Wir hätten ihm all die kleinen Schnitzer und Fahrlässigkeiten verzeihen können. Der Abschied war besiegelt, die Gutmütigkeit groß. "Einmal kommen wir hier noch alle zusammen, haben Spaß, schauen über den ein oder anderen Fehltritt hinweg – und danach bist du ja eh weg, Thommy", so dachten wir. Und was macht Thomas Gottschalk? Er schludert durch seine Sendung wie ein unvorbereiteter Abiturient durch die Matheprüfung, der dem Lehrer nach seinem katastrophalen Scheitern vor versammelter Klasse noch ein paar deftige Worte an den Kopf wirft. Aber dazu später mehr.
Fremdschämen am Fließband
Zwischendrin geriet die Show zu einer Art Farce, zu einer Ulknummer an Peinlichkeiten. Kurz überlegte man: Ist das alles nur Masche? Hat die Redaktion des ZDF den Greis aufs Glatteis führen wollen – oder warum luden sie Matthias Schweighöfer UND Bastian Schweinsteiger ein? War doch klar, dass Gottschalk am Ende in einem "Inception"-artigen Namensszenario gefangen sein würde. Bastian Schweigsteiger, Matthias Schweinhöfer, Basthias Hofschwein: einfachstes Pointen-Pingpong, notiert von einem spitzfindigen ZDF-Praktikanten.

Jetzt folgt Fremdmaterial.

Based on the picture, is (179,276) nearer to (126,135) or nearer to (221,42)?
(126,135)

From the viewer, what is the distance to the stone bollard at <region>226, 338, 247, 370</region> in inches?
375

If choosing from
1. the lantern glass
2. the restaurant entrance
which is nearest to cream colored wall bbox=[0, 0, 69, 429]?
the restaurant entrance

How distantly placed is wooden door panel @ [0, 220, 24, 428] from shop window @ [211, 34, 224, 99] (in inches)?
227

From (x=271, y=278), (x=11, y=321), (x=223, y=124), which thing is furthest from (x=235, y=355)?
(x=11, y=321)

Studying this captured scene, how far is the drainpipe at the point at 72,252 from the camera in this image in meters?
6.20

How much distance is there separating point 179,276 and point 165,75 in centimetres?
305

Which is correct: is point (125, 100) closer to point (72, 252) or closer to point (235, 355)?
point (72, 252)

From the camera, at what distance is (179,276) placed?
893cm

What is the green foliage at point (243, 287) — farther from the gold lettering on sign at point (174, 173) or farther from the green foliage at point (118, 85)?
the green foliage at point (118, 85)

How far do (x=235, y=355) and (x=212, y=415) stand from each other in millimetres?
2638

Nur leider: So war es nicht. Thomas Gottschalk hat wirklich herumgestottert und die Namen verdreht, er hat das nicht mit Absicht gemacht. Das gab er im Verlauf der Sendung selbst zu, als er mehr schlecht als recht über seine Aussetzer witzelte: "Mit Namen bin ich ja besonders toll." Ja, Herr Gottschalk: Sie kennen die Gästeliste erst seit gestern. Da kann das schon mal passieren.
Diese Erhabenheit des Thomas Gottschalk, diese Mir-ist-heute-alles-egal-Attitüde bekam an diesem Abend etwas sehr Unangenehmes. Es ist nicht so, dass dies etwas Neues wäre. Schlecht vorbereitet, von sich selbst überzeugt und mit Hang zur Großspurigkeit geküsst, war er seit jeher. Doch er machte das mit Witz, Charme und Leichtigkeit wett, mit einer Simulation: Er gaukelte dem Publikum ein Gefühl der Sorglosigkeit vor, der Unbeschwertheit. Für diese zwei, drei Stunden, in denen er in einem schrillen Outfit Gästen zu nahe kommt und in großen Gesten Regeln erklärt, gelten nur solche Regeln, die er von seinen Moderationskarten vorliest.

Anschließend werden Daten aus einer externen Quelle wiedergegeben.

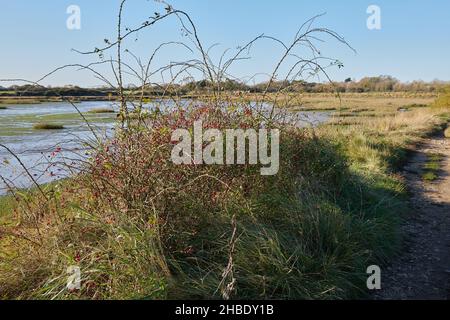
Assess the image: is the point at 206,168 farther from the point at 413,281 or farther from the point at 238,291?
the point at 413,281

Daraus entsteht dann: "eine richtige lustige Unterhaltungsshow", wie er es selbst nennt. Wie es die Ironie des Schicksals aber so will, ist genau das Gegenteil davon eingetreten. Das, was laut Gottschalk bei seinem ZDF-Abschied als "Wetten, dass..?"-Moderator auf keinen Fall passieren sollte: Sein Auftritt wurde zu einer "öffentlichen Grablegung" – und das, obwohl Gottschalk noch vor dem Totensonntag fertig wurde.
Weder konnte Gottschalk mit Witz glänzen, noch mit Charme oder Leichtigkeit seine Schwächen kaschieren. Bezeichnend eine Szene, in der er für die Kinderwette mit Felix Mayer, einem 14-jährigen Jungen sprach, der unter einer speziellen Sehnenverkürzung leidet. Gottschalk beugte sich zu ihm herunter und sagte "Du sitzt im Rollstuhl, aber du bist ein aufgewecktes und lustiges Kerlchen", als ob das ein Widerspruch wäre.

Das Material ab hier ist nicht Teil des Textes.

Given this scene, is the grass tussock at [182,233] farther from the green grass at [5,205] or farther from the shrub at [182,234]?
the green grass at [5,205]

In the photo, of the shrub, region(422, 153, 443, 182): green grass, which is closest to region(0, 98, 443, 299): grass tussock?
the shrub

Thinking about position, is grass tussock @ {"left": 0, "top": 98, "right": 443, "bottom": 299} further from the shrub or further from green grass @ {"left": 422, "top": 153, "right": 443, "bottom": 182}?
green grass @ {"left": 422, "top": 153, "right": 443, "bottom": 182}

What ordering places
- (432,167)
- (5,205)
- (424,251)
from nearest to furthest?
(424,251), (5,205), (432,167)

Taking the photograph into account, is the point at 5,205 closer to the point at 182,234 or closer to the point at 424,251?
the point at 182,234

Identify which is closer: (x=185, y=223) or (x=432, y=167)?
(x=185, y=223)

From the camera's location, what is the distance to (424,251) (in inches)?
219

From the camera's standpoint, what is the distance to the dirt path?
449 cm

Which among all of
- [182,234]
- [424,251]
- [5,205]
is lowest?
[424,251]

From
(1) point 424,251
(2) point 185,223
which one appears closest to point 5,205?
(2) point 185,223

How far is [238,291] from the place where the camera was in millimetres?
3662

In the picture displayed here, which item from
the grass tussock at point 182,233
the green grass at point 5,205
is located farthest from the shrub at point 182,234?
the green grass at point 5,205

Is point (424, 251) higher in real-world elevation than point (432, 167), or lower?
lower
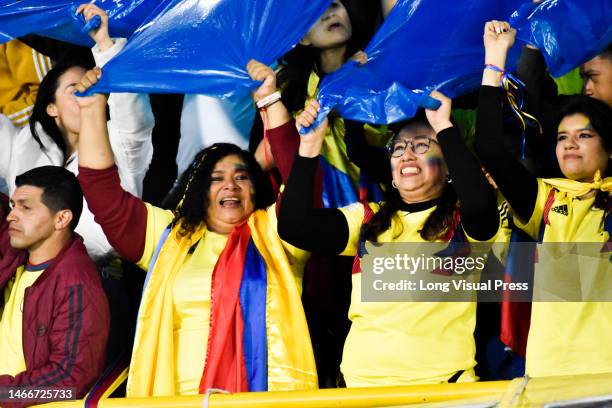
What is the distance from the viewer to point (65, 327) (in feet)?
13.5

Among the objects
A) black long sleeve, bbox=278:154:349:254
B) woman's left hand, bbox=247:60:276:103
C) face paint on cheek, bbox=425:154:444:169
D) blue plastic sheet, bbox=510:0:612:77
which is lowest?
black long sleeve, bbox=278:154:349:254

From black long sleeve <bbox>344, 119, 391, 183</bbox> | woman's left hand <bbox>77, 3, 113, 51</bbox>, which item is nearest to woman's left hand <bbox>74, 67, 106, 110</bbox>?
woman's left hand <bbox>77, 3, 113, 51</bbox>

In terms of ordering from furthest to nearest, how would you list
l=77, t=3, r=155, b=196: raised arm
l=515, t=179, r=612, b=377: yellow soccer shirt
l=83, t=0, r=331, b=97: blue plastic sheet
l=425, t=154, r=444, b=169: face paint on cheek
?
1. l=77, t=3, r=155, b=196: raised arm
2. l=83, t=0, r=331, b=97: blue plastic sheet
3. l=425, t=154, r=444, b=169: face paint on cheek
4. l=515, t=179, r=612, b=377: yellow soccer shirt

"Warum denn nicht? Weil ich gut aussehe?"
Rund eine Stunde später machte Rapperin Shirin David bei einem von ebendiesen gottschalkschen Schnellschüssen nicht mit und widersprach. Der oben erwähnte Schlagabtausch entrollte sich auf für Gottschalk entlarvende, für das Publikum zum Fremdschämen schlimmen Art und Weise. "Was ich ja nie gedacht hätte, Shirin, man sagte mir, du bist ein Opernfan. […] Dass du ein Opernfan bist, das hätte ich dir nicht angesehen", onkelte der 73-Jährige vor sich hin.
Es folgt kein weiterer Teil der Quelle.